# Records
- - -

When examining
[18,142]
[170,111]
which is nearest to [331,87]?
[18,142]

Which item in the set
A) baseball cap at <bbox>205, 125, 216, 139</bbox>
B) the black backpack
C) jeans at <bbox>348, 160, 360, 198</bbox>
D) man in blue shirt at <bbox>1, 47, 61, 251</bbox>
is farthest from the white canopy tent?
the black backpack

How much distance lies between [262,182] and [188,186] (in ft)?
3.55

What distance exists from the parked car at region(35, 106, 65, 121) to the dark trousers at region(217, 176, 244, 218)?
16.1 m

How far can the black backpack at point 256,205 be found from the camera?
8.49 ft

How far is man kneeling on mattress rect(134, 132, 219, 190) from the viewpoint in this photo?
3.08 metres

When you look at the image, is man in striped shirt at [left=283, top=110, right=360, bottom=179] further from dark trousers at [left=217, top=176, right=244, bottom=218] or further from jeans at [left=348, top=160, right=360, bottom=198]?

- - -

# Exercise directions
Rewrite all of the items above, putting "dark pants" wherever "dark trousers" appears and leaving everything else unchanged.

# Answer to the problem
When examining
[18,142]
[170,111]
which is nearest to [331,87]?
[18,142]

Which item in the set
A) baseball cap at <bbox>205, 125, 216, 139</bbox>
B) the black backpack
C) jeans at <bbox>348, 160, 360, 198</bbox>
D) man in blue shirt at <bbox>1, 47, 61, 251</bbox>
is farthest from the white canopy tent?
the black backpack

How much distance lies between [262,182] and [188,186] (in ft)?
3.55

What distance exists from the parked car at region(35, 106, 65, 121) to the dark pants at region(217, 176, 244, 218)?
16.1 m

How far can the black backpack at point 256,205 be found from the camera?
8.49 ft

How far is man kneeling on mattress rect(134, 132, 219, 190) from the viewpoint in this photo?
3.08 metres

When you look at the image, is man in striped shirt at [left=283, top=110, right=360, bottom=179] further from dark pants at [left=217, top=176, right=244, bottom=218] or further from jeans at [left=348, top=160, right=360, bottom=198]?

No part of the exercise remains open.